** Begin Dataset extract **
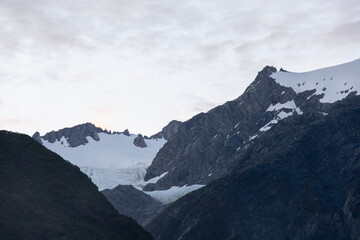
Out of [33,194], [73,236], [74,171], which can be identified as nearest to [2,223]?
[73,236]

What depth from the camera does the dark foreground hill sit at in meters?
146

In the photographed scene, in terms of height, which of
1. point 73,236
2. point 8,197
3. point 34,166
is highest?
point 34,166

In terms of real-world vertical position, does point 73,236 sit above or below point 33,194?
below

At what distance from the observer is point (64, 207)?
168 m

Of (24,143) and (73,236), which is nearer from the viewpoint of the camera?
(73,236)

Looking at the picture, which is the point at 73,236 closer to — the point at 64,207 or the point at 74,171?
the point at 64,207

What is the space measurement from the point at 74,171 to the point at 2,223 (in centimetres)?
5583

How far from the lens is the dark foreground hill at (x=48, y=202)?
145750 mm

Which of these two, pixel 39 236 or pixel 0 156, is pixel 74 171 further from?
pixel 39 236

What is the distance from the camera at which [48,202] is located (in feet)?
546

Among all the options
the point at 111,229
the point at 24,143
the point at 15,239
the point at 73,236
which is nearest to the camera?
the point at 15,239

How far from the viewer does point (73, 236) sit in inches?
5782

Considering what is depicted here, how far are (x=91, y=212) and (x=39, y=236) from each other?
29.2m

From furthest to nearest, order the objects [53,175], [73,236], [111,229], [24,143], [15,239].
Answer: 1. [24,143]
2. [53,175]
3. [111,229]
4. [73,236]
5. [15,239]
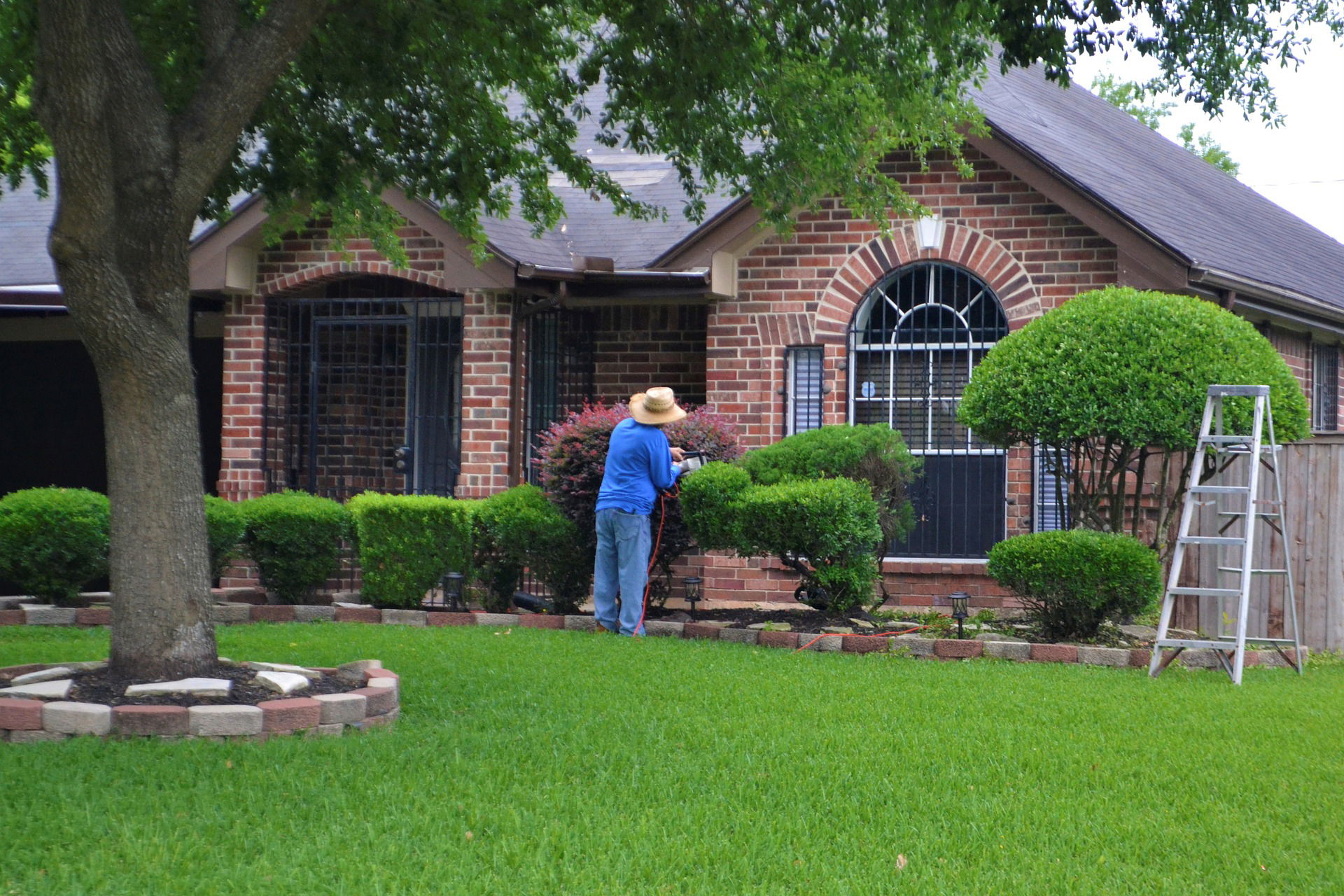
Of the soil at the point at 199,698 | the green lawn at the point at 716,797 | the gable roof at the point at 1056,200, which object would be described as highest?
the gable roof at the point at 1056,200

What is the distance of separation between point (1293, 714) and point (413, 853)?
15.9ft

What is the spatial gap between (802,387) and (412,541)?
377 centimetres

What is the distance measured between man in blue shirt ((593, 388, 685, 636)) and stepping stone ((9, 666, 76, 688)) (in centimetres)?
427

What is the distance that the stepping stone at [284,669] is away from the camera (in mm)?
6613

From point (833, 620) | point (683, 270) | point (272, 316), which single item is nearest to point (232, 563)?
point (272, 316)

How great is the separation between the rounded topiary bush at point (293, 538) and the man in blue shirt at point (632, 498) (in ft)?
8.12

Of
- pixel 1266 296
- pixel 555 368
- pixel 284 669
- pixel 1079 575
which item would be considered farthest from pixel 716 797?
pixel 1266 296

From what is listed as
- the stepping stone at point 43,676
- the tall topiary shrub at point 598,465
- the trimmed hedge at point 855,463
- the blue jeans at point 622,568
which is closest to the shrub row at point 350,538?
the tall topiary shrub at point 598,465

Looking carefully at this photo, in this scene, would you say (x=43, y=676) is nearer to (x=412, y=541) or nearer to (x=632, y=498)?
(x=632, y=498)

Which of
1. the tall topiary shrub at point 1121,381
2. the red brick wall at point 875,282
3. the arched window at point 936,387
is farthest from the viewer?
the arched window at point 936,387

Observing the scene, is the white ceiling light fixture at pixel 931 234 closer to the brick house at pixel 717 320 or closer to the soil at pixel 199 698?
the brick house at pixel 717 320

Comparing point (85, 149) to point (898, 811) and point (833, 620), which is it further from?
point (833, 620)

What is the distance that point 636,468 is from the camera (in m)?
9.98

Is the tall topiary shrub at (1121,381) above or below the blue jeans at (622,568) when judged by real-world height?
above
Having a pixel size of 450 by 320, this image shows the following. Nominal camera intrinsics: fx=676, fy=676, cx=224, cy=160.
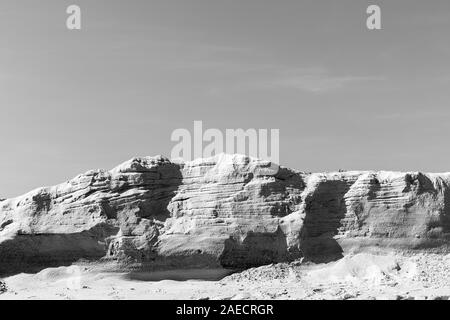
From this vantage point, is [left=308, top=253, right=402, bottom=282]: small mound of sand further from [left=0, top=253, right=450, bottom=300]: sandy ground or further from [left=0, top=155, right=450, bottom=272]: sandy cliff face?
[left=0, top=155, right=450, bottom=272]: sandy cliff face

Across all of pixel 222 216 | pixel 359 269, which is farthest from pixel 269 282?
pixel 359 269

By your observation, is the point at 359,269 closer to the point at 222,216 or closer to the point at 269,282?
the point at 269,282

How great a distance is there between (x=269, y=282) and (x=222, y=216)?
3.97 m

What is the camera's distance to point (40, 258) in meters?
32.2

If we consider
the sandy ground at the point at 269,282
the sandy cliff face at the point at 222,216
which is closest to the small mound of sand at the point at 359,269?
the sandy ground at the point at 269,282

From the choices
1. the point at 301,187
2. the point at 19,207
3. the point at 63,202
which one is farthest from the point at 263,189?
the point at 19,207

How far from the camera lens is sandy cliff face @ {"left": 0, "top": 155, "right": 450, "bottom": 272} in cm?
3150

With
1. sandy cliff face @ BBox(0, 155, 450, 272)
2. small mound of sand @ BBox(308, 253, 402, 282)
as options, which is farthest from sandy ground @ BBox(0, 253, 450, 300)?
sandy cliff face @ BBox(0, 155, 450, 272)

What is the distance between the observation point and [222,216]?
31797mm

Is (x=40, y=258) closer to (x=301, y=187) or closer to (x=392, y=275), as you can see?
(x=301, y=187)

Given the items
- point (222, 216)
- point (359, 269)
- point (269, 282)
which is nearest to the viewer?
point (269, 282)

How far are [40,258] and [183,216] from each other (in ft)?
23.2

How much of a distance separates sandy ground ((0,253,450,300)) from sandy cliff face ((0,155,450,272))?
2.13ft
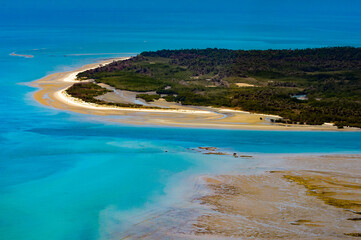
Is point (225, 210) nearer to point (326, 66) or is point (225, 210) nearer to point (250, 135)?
point (250, 135)

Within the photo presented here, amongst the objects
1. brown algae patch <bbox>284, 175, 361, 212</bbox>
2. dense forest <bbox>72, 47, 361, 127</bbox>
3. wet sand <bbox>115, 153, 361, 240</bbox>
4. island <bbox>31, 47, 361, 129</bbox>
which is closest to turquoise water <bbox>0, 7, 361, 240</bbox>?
wet sand <bbox>115, 153, 361, 240</bbox>

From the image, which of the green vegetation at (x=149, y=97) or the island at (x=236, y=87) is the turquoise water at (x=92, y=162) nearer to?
Answer: the island at (x=236, y=87)

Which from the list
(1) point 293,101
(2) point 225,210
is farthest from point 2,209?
(1) point 293,101

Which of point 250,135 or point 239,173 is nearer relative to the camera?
point 239,173

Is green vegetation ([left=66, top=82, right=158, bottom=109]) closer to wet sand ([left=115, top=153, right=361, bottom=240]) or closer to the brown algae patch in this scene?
wet sand ([left=115, top=153, right=361, bottom=240])

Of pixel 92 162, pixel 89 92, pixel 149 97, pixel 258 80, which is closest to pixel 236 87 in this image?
pixel 258 80

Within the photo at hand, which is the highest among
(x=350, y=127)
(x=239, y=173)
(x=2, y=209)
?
(x=350, y=127)

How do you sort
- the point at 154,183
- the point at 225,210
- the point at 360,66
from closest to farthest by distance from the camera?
the point at 225,210, the point at 154,183, the point at 360,66

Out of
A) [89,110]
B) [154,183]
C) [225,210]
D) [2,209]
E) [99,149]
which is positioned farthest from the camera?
[89,110]

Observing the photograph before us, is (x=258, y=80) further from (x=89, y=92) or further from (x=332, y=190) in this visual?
** End Dataset extract **
What the task asks: Present every line of the listing above as a numbered list, skipping blank lines and leaving out the pictures.

Answer for this exercise:
1. Out of [33,194], [73,236], [74,171], which can be identified as nearest to [2,223]?
2. [73,236]
3. What depth from the camera does the dark foreground hill sit at in meters?
4. 146
5. In the photographed scene, in terms of height, which of
6. 1. point 73,236
7. 2. point 8,197
8. 3. point 34,166
9. is highest?
10. point 34,166
11. In terms of real-world vertical position, does point 73,236 sit above or below point 33,194?
12. below
13. At what distance from the observer is point (64, 207)?
14. 168 m
15. Of (24,143) and (73,236), which is nearer from the viewpoint of the camera?
16. (73,236)
17. Looking at the picture, which is the point at 73,236 closer to — the point at 64,207 or the point at 74,171?
18. the point at 64,207
19. What is the space measurement from the point at 74,171 to the point at 2,223 (in centimetres)?
20. 5583
21. How far from the lens is the dark foreground hill at (x=48, y=202)?
22. 145750 mm
23. Which of these two, pixel 39 236 or pixel 0 156, is pixel 74 171 further from?
24. pixel 39 236
25. What is the distance from the camera at which [48,202] is located (in feet)?
26. 546
27. Among all the options
28. the point at 111,229
29. the point at 24,143
30. the point at 15,239
31. the point at 73,236
32. which is nearest to the camera?
33. the point at 15,239
34. How far from the viewer does point (73, 236) sit in inches?
35. 5782
36. Considering what is depicted here, how far are (x=91, y=212) and (x=39, y=236) from each other?
37. 29.2m
38. From furthest to nearest, order the objects [53,175], [73,236], [111,229], [24,143], [15,239].
39. Answer: 1. [24,143]
40. 2. [53,175]
41. 3. [111,229]
42. 4. [73,236]
43. 5. [15,239]
44. Of the soil at the point at 199,698 | the green lawn at the point at 716,797 | the gable roof at the point at 1056,200, which object would be described as highest?
45. the gable roof at the point at 1056,200
46. What is the distance of separation between point (1293, 714) and point (413, 853)?
47. 15.9ft
48. What is the spatial gap between (802,387) and (412,541)?
49. 377 centimetres
50. What is the distance measured between man in blue shirt ((593, 388, 685, 636)) and stepping stone ((9, 666, 76, 688)) (in centimetres)?
51. 427
52. What is the distance that the stepping stone at [284,669] is away from the camera (in mm)?
53. 6613
54. From point (833, 620) | point (683, 270) | point (272, 316), which single item is nearest to point (232, 563)?
55. point (272, 316)
56. How great is the separation between the rounded topiary bush at point (293, 538) and the man in blue shirt at point (632, 498) (in ft)?
57. 8.12
58. Of
59. - pixel 1266 296
60. - pixel 555 368
61. - pixel 284 669
62. - pixel 1079 575
63. which item would be considered farthest from pixel 716 797?
64. pixel 1266 296
65. From what is listed as
66. - the stepping stone at point 43,676
67. - the tall topiary shrub at point 598,465
68. - the trimmed hedge at point 855,463
69. - the blue jeans at point 622,568
70. which is closest to the shrub row at point 350,538?
71. the tall topiary shrub at point 598,465
72. Looking carefully at this photo, in this scene, would you say (x=43, y=676) is nearer to (x=412, y=541) or nearer to (x=632, y=498)?
73. (x=632, y=498)
74. Which of
75. 1. the tall topiary shrub at point 1121,381
76. 2. the red brick wall at point 875,282
77. 3. the arched window at point 936,387
78. is farthest from the viewer?
79. the arched window at point 936,387
80. Observing the scene, is the white ceiling light fixture at pixel 931 234 closer to the brick house at pixel 717 320 or closer to the soil at pixel 199 698?
81. the brick house at pixel 717 320
82. Comparing point (85, 149) to point (898, 811) and point (833, 620), which is it further from?
83. point (833, 620)
84. What is the distance that point 636,468 is from the camera (in m)?
85. 9.98
86. Is the tall topiary shrub at (1121,381) above or below the blue jeans at (622,568) when judged by real-world height?
87. above
88. Having a pixel size of 450 by 320, this image shows the following. Nominal camera intrinsics: fx=676, fy=676, cx=224, cy=160.
89. From this vantage point, is [left=308, top=253, right=402, bottom=282]: small mound of sand further from [left=0, top=253, right=450, bottom=300]: sandy ground or further from [left=0, top=155, right=450, bottom=272]: sandy cliff face?
90. [left=0, top=155, right=450, bottom=272]: sandy cliff face
91. Across all of pixel 222 216 | pixel 359 269, which is farthest from pixel 269 282?
92. pixel 359 269
93. By your observation, is the point at 359,269 closer to the point at 222,216 or closer to the point at 269,282?
94. the point at 269,282
95. How great a distance is there between (x=269, y=282) and (x=222, y=216)?
96. 3.97 m
97. What is the camera's distance to point (40, 258) in meters?
98. 32.2
99. If we consider
100. the sandy ground at the point at 269,282
101. the sandy cliff face at the point at 222,216
102. which is closest to the small mound of sand at the point at 359,269?
103. the sandy ground at the point at 269,282
104. From the choices
105. 1. the point at 301,187
106. 2. the point at 19,207
107. 3. the point at 63,202
108. which one is farthest from the point at 263,189?
109. the point at 19,207
110. How far from the camera lens is sandy cliff face @ {"left": 0, "top": 155, "right": 450, "bottom": 272} in cm?
111. 3150
112. With
113. 1. sandy cliff face @ BBox(0, 155, 450, 272)
114. 2. small mound of sand @ BBox(308, 253, 402, 282)
115. as options, which is farthest from sandy ground @ BBox(0, 253, 450, 300)?
116. sandy cliff face @ BBox(0, 155, 450, 272)
117. What is the distance between the observation point and [222,216]?
118. 31797mm
119. Is (x=40, y=258) closer to (x=301, y=187) or closer to (x=392, y=275), as you can see?
120. (x=301, y=187)
121. Given the items
122. - point (222, 216)
123. - point (359, 269)
124. - point (269, 282)
125. which is nearest to the viewer?
126. point (269, 282)
127. How far are [40,258] and [183,216] from each other (in ft)?
128. 23.2
129. How much of a distance separates sandy ground ((0,253,450,300)) from sandy cliff face ((0,155,450,272))?
130. 2.13ft
131. Is point (225, 210) nearer to point (326, 66) or is point (225, 210) nearer to point (250, 135)?
132. point (250, 135)
133. Within the photo presented here, amongst the objects
134. 1. brown algae patch <bbox>284, 175, 361, 212</bbox>
135. 2. dense forest <bbox>72, 47, 361, 127</bbox>
136. 3. wet sand <bbox>115, 153, 361, 240</bbox>
137. 4. island <bbox>31, 47, 361, 129</bbox>
138. which is closest to turquoise water <bbox>0, 7, 361, 240</bbox>?
139. wet sand <bbox>115, 153, 361, 240</bbox>
140. From the image, which of the green vegetation at (x=149, y=97) or the island at (x=236, y=87) is the turquoise water at (x=92, y=162) nearer to?
141. Answer: the island at (x=236, y=87)
142. Which from the list
143. (1) point 293,101
144. (2) point 225,210
145. is farthest from point 2,209?
146. (1) point 293,101
147. Which of point 250,135 or point 239,173 is nearer relative to the camera?
148. point 239,173
149. Is green vegetation ([left=66, top=82, right=158, bottom=109]) closer to wet sand ([left=115, top=153, right=361, bottom=240]) or closer to the brown algae patch in this scene?
150. wet sand ([left=115, top=153, right=361, bottom=240])
151. Of pixel 92 162, pixel 89 92, pixel 149 97, pixel 258 80, which is closest to pixel 236 87 in this image?
152. pixel 258 80
153. Within the photo at hand, which is the highest among
154. (x=350, y=127)
155. (x=239, y=173)
156. (x=2, y=209)
157. ?
158. (x=350, y=127)
159. How do you sort
160. - the point at 154,183
161. - the point at 225,210
162. - the point at 360,66
163. from closest to farthest by distance from the camera?
164. the point at 225,210, the point at 154,183, the point at 360,66
165. Out of
166. A) [89,110]
167. B) [154,183]
168. C) [225,210]
169. D) [2,209]
170. E) [99,149]
171. which is positioned farthest from the camera?
172. [89,110]
173. Observing the photograph before us, is (x=258, y=80) further from (x=89, y=92) or further from (x=332, y=190) in this visual?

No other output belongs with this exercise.